Problem set »
- A) In the piece on vaccine hesitancy, rewrite the part starting with "Ordinarily, you could" and going on through "of false information.", replacing "jab" with "shot".
- B) Answer these questions from the piece on vaccine hesitancy:
(i) On what date did the World Health Organisation declare the COVID-19 outbreak a pandemic?
(ii) By how much did UK GDP slump last year?
(iii) What did Twitter launch in the US?

Selected passage »
As momentum builds on Wales’s post-COVID-19 recovery, with retail, hospitality and tourism beginning to open back up across the country, there remains a lingering challenge that still needs to be overcome.
While many are confident that the vaccine rollout is our way out of future lockdowns, representing a return to a normal life of both work and play, there are others who are more suspicious of the promises being made by medical intervention.
Academics from Imperial College London recently warned that so-called vaccine hesitancy could increase the number of further COVID-19 deaths by up to eight times, compared with ideal vaccination uptake. Not only does this represent more tragic loss of life, it would almost inevitably lead to the prolonging of restrictions and a significant setback for our economic recovery, along with everything that entails.
Hospitality and tourism – along with events, theatre, arts and culture – have been among those hit the hardest by the pandemic. For those whose livelihoods are at stake, the relief to be able to open back up again has been underpinned by the hope that the journey out of lockdown is a one-way ticket. However, one thing we’ve learned from this pandemic is that we can take nothing for granted.
Those responsible for the creation of the vaccines are rightly being applauded, while the medical professionals, and everyone involved in the management of the roll out, are being praised for their incredible efforts. But there is another group of individuals who are less visible and yet still have a huge role to play – the communications teams responsible for providing the public with the all-important reassurance that the vaccine is not only a good thing but a must-have.
Ordinarily, you could be forgiven for thinking that this is a reasonably straightforward job. More than 127,000 people in the UK have died from COVID-19, within 28 days of testing positive for coronavirus, and the impact on friends and families has been devastating. The pandemic has also seen the UK suffering its biggest economic decline for three centuries, with a 9.8 per cent slump in GDP last year. One might assume that these facts are reason enough to stand in line for the jab when your name is called out. Sadly, the reality isn’t that simple.
It was Wednesday 11 March 2020 when the World Health Organisation (WHO) declared the outbreak of COVID-19 a pandemic. It was just six months later that the same medical experts warned of another worrying circulation – an ‘infodemic’ of false information.
Over the last 12 months, conspiracy theories have described COVID-19 as a Chinese bio-weapon, a disease caused by radiation from 5G masts and a virus that is no worse than the common flu. Perhaps most distressing, especially to exhausted NHS staff, are reports of pressure on hospitals being labelled as a hoax, while the worldwide vaccine programme has been dismissed as a money-making scheme engineered by the wealthy elite, as well as a plot to inject microchips into unwitting members of the public.
Research has also shown a dangerous link between vaccine hesitancy and those who go on to use social media and messaging apps to actively discourage others from taking it up. Social media, in particular, has become a breeding ground for the dissemination of fake news, nurturing a generation of ringside commentators who trend hashtags, edit photographs and spread rumour like wildfire. Indeed, it is often fiction, not fact, which circulates quickest online.
Thankfully, social media companies are beginning to take note. Twitter launched a pilot in the US asking users to report misinformation and Google prefaces every COVID-related search with a results list topped by official facts from the NHS – a move that followed the astonishing spike in searches for 5G related conspiracy theories last April.
The challenge facing communications teams in defeating fake news with ‘vaccine truth’ is not just about conspiracy theories, with several European countries deciding to pause their rollout of the Oxford-Astrazenica vaccine due to concerns around reports of blood clots.

Supplied records »
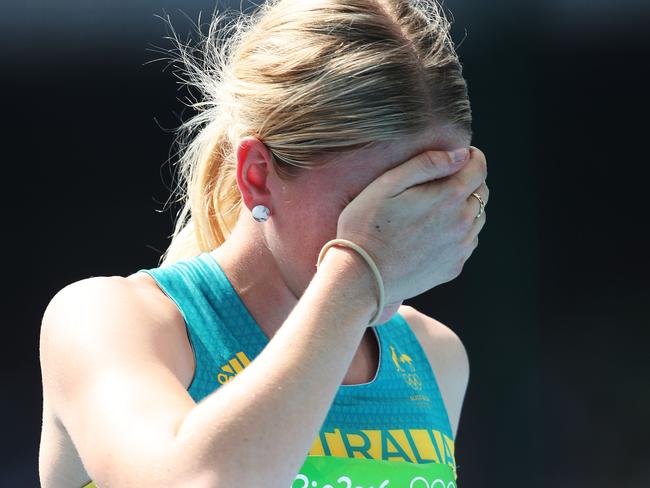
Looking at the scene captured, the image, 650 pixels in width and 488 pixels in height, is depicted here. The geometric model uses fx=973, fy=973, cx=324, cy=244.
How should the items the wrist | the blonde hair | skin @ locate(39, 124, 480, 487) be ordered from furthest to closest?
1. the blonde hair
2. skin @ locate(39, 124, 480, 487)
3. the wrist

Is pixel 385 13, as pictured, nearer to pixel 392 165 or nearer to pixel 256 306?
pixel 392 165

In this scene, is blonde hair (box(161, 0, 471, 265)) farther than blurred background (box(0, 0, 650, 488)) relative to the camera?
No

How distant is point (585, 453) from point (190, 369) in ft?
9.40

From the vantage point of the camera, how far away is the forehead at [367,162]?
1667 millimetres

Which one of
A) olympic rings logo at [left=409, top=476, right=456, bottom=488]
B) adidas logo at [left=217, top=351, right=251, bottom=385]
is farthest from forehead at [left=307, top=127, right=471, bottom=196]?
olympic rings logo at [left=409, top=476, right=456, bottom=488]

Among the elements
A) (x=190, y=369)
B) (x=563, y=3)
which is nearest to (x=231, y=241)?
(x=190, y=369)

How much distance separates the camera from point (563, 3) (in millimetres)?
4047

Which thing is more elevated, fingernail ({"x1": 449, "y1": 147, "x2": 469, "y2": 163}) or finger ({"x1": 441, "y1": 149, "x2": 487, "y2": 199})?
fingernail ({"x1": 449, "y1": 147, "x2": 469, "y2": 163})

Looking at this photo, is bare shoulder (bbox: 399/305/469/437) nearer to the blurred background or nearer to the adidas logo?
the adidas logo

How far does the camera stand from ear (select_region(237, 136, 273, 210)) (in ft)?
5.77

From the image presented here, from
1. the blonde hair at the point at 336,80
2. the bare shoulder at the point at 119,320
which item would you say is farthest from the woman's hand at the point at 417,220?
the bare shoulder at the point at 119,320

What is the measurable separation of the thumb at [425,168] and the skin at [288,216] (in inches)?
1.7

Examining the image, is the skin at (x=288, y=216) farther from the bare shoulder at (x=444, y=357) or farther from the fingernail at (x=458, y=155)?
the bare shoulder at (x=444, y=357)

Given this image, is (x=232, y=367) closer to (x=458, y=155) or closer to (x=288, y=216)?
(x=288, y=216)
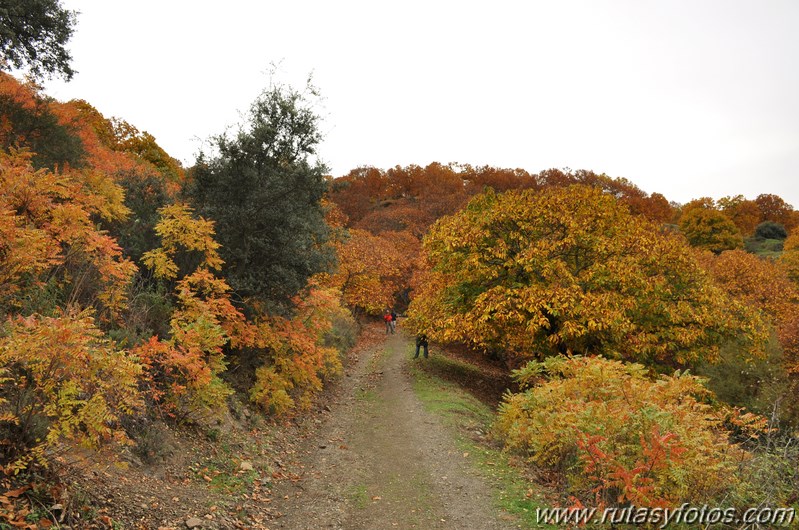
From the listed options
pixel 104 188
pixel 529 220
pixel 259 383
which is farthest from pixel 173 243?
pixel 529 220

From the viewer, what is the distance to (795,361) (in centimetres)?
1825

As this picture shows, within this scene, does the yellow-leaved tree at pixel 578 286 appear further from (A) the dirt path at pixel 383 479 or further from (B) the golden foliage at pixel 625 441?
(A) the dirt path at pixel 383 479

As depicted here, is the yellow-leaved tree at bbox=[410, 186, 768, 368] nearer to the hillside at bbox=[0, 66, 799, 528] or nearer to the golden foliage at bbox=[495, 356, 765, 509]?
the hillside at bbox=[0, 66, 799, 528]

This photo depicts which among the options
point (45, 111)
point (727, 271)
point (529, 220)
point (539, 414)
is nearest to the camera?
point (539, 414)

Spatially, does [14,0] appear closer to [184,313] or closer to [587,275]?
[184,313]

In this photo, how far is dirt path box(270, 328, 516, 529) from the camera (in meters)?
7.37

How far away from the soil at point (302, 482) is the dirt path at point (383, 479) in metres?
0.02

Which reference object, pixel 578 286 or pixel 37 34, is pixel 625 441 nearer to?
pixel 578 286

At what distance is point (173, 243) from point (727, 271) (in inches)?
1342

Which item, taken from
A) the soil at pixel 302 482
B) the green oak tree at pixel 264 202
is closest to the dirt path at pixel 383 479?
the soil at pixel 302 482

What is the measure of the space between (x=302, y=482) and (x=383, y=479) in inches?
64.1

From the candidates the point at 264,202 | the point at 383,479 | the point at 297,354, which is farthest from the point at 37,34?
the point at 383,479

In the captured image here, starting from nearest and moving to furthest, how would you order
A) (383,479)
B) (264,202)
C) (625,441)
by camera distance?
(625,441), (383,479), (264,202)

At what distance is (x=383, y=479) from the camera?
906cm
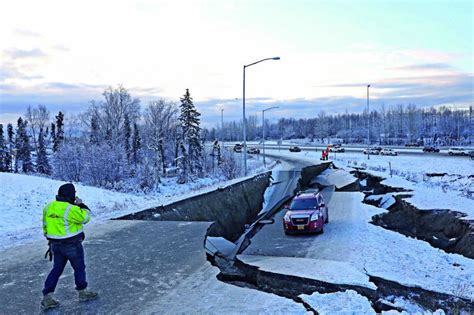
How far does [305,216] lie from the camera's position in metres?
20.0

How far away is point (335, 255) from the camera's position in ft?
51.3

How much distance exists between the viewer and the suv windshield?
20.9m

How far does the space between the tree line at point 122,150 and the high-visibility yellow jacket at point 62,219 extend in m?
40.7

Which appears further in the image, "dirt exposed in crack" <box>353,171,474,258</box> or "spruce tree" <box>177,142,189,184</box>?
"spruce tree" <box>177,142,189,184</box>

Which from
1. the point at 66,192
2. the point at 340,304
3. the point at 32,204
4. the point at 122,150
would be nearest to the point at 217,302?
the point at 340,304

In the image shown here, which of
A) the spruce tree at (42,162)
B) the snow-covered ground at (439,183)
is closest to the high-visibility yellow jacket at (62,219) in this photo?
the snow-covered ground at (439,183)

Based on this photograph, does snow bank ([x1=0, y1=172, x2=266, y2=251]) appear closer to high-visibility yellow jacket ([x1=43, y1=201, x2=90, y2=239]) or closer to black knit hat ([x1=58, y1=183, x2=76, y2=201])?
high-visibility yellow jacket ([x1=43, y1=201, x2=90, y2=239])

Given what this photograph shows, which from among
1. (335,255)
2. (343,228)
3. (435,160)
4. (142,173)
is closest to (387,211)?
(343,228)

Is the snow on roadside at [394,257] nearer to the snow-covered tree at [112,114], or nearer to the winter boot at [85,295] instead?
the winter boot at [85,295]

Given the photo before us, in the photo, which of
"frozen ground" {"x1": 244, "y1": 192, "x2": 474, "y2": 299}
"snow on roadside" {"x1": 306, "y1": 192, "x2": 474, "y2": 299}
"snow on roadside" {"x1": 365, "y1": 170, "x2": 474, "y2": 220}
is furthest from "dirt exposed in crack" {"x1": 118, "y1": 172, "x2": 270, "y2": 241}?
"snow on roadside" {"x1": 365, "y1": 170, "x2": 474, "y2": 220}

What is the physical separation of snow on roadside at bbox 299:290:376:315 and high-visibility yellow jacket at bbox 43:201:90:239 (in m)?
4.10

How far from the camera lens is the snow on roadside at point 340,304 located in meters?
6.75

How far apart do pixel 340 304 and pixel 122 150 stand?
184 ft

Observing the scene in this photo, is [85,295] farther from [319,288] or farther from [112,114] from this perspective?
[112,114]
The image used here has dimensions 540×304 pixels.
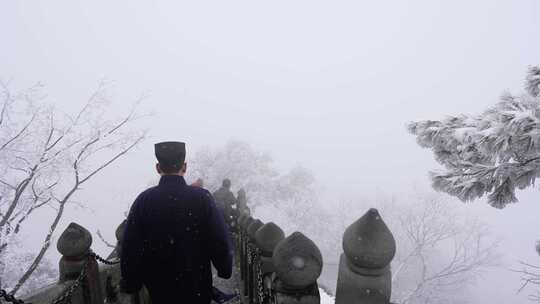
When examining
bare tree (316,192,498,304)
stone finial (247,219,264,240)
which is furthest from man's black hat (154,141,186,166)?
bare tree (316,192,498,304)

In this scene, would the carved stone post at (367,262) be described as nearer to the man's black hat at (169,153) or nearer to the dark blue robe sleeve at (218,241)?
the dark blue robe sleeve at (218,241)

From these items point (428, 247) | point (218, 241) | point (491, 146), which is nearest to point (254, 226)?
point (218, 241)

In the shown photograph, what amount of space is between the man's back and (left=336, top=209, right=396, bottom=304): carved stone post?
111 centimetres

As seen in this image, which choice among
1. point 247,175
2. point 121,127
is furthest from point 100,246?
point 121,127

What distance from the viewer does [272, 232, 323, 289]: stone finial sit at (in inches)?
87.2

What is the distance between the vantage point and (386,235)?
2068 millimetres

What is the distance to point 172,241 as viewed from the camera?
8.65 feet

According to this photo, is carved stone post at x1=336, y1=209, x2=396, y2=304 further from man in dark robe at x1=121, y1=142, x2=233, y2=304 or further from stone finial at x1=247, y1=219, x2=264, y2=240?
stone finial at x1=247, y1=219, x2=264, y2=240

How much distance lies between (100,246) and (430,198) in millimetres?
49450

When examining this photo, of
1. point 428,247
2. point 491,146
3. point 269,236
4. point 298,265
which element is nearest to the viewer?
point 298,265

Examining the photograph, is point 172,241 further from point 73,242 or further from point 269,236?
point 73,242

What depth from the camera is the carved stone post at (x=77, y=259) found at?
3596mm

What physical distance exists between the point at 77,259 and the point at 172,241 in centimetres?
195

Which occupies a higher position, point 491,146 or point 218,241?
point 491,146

Completed exercise »
- A)
Ordinarily, you could be forgiven for thinking that this is a reasonably straightforward job. More than 127,000 people in the UK have died from COVID-19, within 28 days of testing positive for coronavirus, and the impact on friends and families has been devastating. The pandemic has also seen the UK suffering its biggest economic decline for three centuries, with a 9.8 per cent slump in GDP last year. One might assume that these facts are reason enough to stand in line for the shot when your name is called out. Sadly, the reality isn’t that simple.
It was Wednesday 11 March 2020 when the World Health Organisation (WHO) declared the outbreak of COVID-19 a pandemic. It was just six months later that the same medical experts warned of another worrying circulation – an ‘infodemic’ of false information.

- B)
(i) Wednesday 11 March 2020.
(ii) By 9.8 per cent.
(iii) A pilot asking users to report misinformation.